EXERCISE TASKS>
[a] Can you edit the records, beginning at the line that has "Looking over the" and stopping at the end of the records, so that "separating" becomes "dividing" with nothing else changed?
[b] Could you resume the forum thread on tracks for plowing glazed asphalt, picking up right after its last post?

# Best tracks for asphalt plowing



## TSIJIM (Apr 9, 2018)

Hi all,

Long time lurker first time poster. My question is what would be superior for plowing asphalt that seems to be glazed over a lot of the time? Terex pt100/110 or a Bobcat T770 with roller suspension and polar treads? I understand the MTL will be superior in "dry snow" but what about glazed asphalt? Will the polar treads on a suspended undercarriage CTL outperform the MTL on the glaze? I currently use an A-300 (with a poor tire choice, extreme duty block tread) and a combination of 96" snow bucket, 10' Boss SK pusher, and a Bobcat SBX240 high flow blower. I love the A-300 but want the year round versatility of the large track machine for summer work on the acreage and occasionally running a mulcher for personal use. This old post has been the most informative so far https://www.plowsite.com/threads/camoplast-sd-ctl-tracks.158751/ 
I was hoping someone could give an experience with a polar or camso SD tracks on a bobcat suspended undercarriage machine. Also is the new bobcat suspension design any superior for traction compared to the old style.

Thanks!


----------



## John_DeereGreen (Jan 2, 2011)

@plow4beer


----------



## Mark Oomkes (Dec 10, 2000)

TSIJIM said:


> I was hoping someone could give an experience with a polar or camso SD tracks on a bobcat suspended undercarriage machine.


We've burned through one set of PolarTracs on our T650. (Got it right this time Mike...lol)

They worked great, no complaints other than the lifespan...a little over one season.

Bought a set of Camso this winter due to the Polars being racing slicks (but still able to plow). These work equally as well, maybe better? Can't really say for sure as the Polars were truly slicks so comparing them to a brand new set isn't really fair. I did a little bit of a review someplace, not sure which thread.



TSIJIM said:


> Also is the new bobcat suspension design any superior for traction compared to the old style.


Never plowed with the old style, but holy carp are they smoother. Very nice improvement.

I don't think you'll go wrong with either set, it is kind of a money thing.

plow4beer has far more experience than I do, and I took my recommendations from him. But the above is based on real life experience.


----------



## Mark Oomkes (Dec 10, 2000)

John_DeereGreen said:


> @plow4beer


I'm kinda hurt you didn't mention me...


----------



## John_DeereGreen (Jan 2, 2011)

Mark Oomkes said:


> I'm kinda hurt you didn't mention me...


I didn't know you'd switched to Camso's.

Records from a dataset
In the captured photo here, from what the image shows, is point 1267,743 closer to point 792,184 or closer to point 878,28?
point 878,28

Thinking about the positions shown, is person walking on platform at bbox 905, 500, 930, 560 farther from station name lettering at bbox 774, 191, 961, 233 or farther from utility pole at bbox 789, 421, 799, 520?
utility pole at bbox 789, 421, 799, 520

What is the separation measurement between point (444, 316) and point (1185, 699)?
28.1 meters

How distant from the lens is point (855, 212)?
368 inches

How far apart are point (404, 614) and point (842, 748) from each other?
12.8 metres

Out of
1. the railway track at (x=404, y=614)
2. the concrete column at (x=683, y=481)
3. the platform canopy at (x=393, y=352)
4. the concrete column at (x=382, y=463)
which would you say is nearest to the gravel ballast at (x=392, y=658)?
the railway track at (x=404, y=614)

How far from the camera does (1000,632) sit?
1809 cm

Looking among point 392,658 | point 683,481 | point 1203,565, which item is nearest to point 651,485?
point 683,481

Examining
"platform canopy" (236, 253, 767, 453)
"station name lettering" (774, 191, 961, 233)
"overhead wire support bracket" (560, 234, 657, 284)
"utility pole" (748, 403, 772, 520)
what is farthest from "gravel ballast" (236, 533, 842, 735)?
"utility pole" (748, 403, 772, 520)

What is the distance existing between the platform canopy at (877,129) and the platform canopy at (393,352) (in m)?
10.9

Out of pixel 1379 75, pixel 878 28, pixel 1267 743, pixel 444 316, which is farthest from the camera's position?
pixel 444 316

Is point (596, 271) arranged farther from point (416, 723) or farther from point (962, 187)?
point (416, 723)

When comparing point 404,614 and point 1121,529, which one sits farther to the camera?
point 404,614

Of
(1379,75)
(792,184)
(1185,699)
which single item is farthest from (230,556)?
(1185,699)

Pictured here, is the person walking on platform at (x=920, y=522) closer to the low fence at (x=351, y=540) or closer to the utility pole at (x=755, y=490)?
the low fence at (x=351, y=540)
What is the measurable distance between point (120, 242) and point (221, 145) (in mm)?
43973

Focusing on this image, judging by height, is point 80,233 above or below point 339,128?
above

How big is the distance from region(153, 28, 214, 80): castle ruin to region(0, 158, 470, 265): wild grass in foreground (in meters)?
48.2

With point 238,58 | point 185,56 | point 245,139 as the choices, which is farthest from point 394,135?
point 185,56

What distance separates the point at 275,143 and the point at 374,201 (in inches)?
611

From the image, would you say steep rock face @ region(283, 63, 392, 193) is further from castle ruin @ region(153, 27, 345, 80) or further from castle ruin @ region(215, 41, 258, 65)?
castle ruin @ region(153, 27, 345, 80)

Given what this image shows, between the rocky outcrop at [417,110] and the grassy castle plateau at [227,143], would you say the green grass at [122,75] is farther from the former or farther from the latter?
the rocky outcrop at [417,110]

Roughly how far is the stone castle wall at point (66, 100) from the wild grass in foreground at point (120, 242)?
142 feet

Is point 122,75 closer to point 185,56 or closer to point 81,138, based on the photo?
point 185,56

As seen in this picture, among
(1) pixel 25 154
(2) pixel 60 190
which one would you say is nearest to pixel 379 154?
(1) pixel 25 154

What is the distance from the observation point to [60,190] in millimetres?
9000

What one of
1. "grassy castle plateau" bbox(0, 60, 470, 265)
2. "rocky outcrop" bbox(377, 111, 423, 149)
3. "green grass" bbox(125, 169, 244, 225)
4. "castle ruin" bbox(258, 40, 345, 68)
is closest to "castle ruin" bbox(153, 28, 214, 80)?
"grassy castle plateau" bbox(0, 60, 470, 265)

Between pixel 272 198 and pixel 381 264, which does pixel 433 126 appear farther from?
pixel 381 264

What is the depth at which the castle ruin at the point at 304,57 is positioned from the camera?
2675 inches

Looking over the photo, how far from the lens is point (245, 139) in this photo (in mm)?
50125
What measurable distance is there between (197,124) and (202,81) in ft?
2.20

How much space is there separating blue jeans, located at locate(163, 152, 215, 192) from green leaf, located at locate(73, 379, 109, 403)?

ANSWERS GIVEN>
[a]
Looking over the photo, how far from the lens is point (245, 139) in this photo (in mm)?
50125
What measurable distance is there between (197,124) and (202,81) in ft?
2.20

How much space is there dividing blue jeans, located at locate(163, 152, 215, 192) from green leaf, located at locate(73, 379, 109, 403)?

[b]
----------



## Mark Oomkes (Dec 10, 2000)

John_DeereGreen said:


> I didn't know you'd switched to Camso's.


Well now I'm really hurt...


----------



## John_DeereGreen (Jan 2, 2011)

Mark Oomkes said:


> Well now I'm really hurt...


You have feelings to hurt?


----------



## Mike_PS (Feb 28, 2005)

on point guys...you can check each other's feelings via private message

thanks


----------



## seville009 (Sep 9, 2002)

Any track will slip on icy asphalt. The smaller the lugs though, the better they will be though;just like tires - the more dping, the better the traction is. I have an ASV PT- 50 with the oem ASV tracks, which are more like bands versus blocked lugs. They are great in snow. On icy asphalt, they slip easily so I either throttle down a bit or blow/push the snow heading downhill. 

My neighbor has a tracked Bobcat - T190 I think. Heavier than my ASV, but it has the largde blocked lugs for the track pattern. I drive it once and it was terrible - not much traction even in snow. I’m sure I’d get better with it over time, but it was a big differrnce from the ASV tread traction.


----------



## plow4beer (Nov 16, 2016)

TSIJIM said:


> Hi all,
> 
> Long time lurker first time poster. My question is what would be superior for plowing asphalt that seems to be glazed over a lot of the time? Terex pt100/110 or a Bobcat T770 with roller suspension and polar treads? I understand the MTL will be superior in "dry snow" but what about glazed asphalt? Will the polar treads on a suspended undercarriage CTL outperform the MTL on the glaze? I currently use an A-300 (with a poor tire choice, extreme duty block tread) and a combination of 96" snow bucket, 10' Boss SK pusher, and a Bobcat SBX240 high flow blower. I love the A-300 but want the year round versatility of the large track machine for summer work on the acreage and occasionally running a mulcher for personal use. This old post has been the most informative so far https://www.plowsite.com/threads/camoplast-sd-ctl-tracks.158751/
> I was hoping someone could give an experience with a polar or camso SD tracks on a bobcat suspended undercarriage machine. Also is the new bobcat suspension design any superior for traction compared to the old style.
> ...


For your first question, neither, unless your running studs. But a CTL w/polars would be very close to an ASV for traction in those conditions.

Any roller suspension bobcat is much better than non-roller suspended bobcat for comfort & traction when doing snow work. The newer version is better, but not enough to say there's a significant difference. Polar tracks completely change the machine...Hands down best track for CTL's doing snow work. I would put camso sd as the next best thing and can be used yr round....MarkO got screwed on his polars(bad set), or he had an idiot operator...only 2 possible explanations.

Terex/ASV have an extremely high cost of operation due to track system, far less dealer support as a whole, & the cabs are probably the loudest & most outdated of any brand out there. Other than a very smooth ride at higher speeds, and an extremely low psi, I'm honestly surprised they are still around.


----------



## plow4beer (Nov 16, 2016)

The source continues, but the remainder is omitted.